Small Area Estimation

Motivation:

Small area estimation is important in light of a continual demand by data users for finer geographic and demographic detail of published statistics and for various subpopulations. Traditional demographic and economic sample surveys designed for national estimates do not provide large enough samples to produce reliable direct estimates for smaller areas such as counties and even most states. The use of valid statistical models, along with the availability of suitable auxiliary data, can provide small area estimates with greater precision; however, bias due to an incorrect model or failure to account for informative sampling can result.

 

Research Problems:

·   Development of models that combine data across multiple sample surveys or combines survey and observational data (non-probability samples) to improve survey estimates.

·   Development of model diagnostic and model comparison tools for small area models.

·   Development of small area share models for subareas estimates (e.g., school districts or tracts).

·   Development of temporal small area estimation techniques.

·   Development of spatial small area estimation techniques.

·   Development of more robust estimates of mean squared error of prediction by incorporating Bayesian and bootstrap methods.

·   Development of area-level models to jointly estimate the survey mean and variance.

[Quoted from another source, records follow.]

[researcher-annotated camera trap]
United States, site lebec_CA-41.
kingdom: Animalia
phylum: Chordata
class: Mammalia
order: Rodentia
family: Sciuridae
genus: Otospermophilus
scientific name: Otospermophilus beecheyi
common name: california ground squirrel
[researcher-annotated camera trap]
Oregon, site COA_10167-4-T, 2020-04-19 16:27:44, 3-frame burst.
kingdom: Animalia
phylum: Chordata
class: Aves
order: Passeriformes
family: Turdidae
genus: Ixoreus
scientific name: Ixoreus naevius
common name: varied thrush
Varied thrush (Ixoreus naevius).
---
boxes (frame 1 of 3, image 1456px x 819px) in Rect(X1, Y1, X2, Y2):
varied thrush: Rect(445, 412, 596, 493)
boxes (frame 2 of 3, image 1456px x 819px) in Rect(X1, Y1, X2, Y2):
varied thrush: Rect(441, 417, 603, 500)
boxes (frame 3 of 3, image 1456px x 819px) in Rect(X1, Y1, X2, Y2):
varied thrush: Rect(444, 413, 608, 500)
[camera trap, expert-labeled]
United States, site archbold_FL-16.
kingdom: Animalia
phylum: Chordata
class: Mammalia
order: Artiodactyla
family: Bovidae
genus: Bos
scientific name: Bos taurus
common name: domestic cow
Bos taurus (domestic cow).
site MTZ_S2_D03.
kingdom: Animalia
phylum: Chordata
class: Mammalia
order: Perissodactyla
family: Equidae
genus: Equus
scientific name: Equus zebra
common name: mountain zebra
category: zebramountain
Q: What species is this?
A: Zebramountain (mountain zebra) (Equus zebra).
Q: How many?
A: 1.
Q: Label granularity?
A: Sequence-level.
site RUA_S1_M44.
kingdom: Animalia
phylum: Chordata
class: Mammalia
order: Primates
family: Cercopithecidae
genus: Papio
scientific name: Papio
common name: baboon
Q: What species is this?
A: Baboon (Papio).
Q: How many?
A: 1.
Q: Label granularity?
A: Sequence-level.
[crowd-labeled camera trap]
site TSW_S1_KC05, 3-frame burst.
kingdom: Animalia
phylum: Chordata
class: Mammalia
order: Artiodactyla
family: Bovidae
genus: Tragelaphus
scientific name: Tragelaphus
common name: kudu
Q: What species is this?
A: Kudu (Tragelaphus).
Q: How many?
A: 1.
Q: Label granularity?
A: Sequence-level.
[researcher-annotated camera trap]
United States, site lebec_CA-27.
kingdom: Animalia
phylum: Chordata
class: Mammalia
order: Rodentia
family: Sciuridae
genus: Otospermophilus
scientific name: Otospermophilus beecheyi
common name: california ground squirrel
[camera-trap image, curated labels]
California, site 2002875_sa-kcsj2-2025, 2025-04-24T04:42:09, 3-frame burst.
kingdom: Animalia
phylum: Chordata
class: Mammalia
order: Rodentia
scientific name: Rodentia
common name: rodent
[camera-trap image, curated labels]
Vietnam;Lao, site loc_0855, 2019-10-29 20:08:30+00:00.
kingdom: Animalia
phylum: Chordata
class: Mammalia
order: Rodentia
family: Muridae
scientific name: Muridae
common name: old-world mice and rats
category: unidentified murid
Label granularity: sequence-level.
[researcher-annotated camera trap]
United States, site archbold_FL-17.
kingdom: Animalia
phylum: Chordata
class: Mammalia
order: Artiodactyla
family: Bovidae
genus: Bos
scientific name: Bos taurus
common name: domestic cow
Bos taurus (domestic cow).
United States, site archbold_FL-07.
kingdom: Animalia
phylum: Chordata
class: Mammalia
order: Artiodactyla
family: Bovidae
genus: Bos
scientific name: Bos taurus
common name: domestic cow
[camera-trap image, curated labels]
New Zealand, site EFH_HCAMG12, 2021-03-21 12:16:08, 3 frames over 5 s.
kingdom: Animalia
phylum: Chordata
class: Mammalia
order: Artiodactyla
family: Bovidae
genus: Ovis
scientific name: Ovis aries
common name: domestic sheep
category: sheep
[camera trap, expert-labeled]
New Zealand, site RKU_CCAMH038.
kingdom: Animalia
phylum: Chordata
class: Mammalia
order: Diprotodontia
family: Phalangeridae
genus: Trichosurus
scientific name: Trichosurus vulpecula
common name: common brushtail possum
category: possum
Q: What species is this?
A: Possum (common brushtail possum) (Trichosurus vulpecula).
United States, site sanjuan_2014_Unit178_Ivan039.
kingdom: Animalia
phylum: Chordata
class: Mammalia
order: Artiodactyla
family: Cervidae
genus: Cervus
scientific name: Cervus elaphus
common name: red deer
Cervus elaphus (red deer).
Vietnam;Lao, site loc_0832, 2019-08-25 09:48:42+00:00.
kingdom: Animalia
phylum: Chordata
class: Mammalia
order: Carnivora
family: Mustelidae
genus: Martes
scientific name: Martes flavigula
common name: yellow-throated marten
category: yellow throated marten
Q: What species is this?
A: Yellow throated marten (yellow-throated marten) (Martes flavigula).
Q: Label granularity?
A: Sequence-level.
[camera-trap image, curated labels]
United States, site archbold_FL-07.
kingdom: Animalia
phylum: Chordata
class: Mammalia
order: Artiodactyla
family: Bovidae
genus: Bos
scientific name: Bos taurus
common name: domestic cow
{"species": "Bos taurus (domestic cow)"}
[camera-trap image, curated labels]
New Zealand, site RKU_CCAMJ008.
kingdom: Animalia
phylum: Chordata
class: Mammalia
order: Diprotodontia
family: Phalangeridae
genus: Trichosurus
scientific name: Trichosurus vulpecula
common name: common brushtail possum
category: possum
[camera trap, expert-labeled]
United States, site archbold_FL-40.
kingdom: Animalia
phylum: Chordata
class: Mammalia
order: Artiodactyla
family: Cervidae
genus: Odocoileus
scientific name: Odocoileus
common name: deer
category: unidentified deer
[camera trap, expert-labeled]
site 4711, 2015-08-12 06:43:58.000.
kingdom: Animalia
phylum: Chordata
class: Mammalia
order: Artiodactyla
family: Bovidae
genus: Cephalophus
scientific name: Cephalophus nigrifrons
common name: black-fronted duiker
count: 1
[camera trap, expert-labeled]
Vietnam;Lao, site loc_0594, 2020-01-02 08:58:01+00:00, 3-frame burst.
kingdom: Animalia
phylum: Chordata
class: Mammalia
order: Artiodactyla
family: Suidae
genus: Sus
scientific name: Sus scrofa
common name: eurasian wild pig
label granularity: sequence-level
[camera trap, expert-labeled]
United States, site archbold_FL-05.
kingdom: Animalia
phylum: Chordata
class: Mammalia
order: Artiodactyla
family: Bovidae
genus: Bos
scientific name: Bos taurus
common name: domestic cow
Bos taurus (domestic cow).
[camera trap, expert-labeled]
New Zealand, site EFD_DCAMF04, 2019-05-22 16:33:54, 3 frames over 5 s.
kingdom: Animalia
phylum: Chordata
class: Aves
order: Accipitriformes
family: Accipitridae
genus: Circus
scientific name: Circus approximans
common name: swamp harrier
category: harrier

·   Development of models combining both small geographic areas crossed with small demographic subgroups.

 

Current Subprojects:

·   Bootstrap Mean Squared Error Estimation for Small Area Means under Non-normal Random Effects (Datta, Irimata, Maples)

·   Bayesian Hierarchical Spatial Models for Small Area Estimation (Datta, Janicki, Maples)

·   Construction of Joint Credible Set of Ranks of Small Area Means (Datta, Maples)

·   Developing Correlated Small Area Share Models to Create Estimates of School District Child Poverty and Population (Maples)

·   Developing Geographically Weighted Methods to Assess the Assumption of Constant Parameter Values Across All Domains (Maples, Dompreh)

·   Development of Tract by Demographic Population Estimates for Non-census Years Using Census, ACS and Demographic Frame Data (Maples, Mule (R&M), Basel (SEHSD), Holan (R&M))

·   Development of Small Area Models for Establishment Surveys for Employment and Receipts. (Aleshin-Guendel, Maples, Datta, Janicki, Kaputa (ESMD), Maison (EMD)

·   Variance Estimation and Modeling for Privacy-Protected Redistricting Data (Irimata)

 

Potential Applications:

·   Model diagnostic and comparison tools can be applied in any small area application, from SAIPE to SAHIE, to small area models applied to SIPP, AHS, etc.

·   Temporal extensions of small area models will be potentially useful for population estimates in sub-county areas in non-census years.

·   Small area share models may be a replacement to the current for the current school district estimates procedures for SAIPE.

·   Spatial small area models can improve estimates and provide limited disclosure avoidance for some of the ACS special tabulations.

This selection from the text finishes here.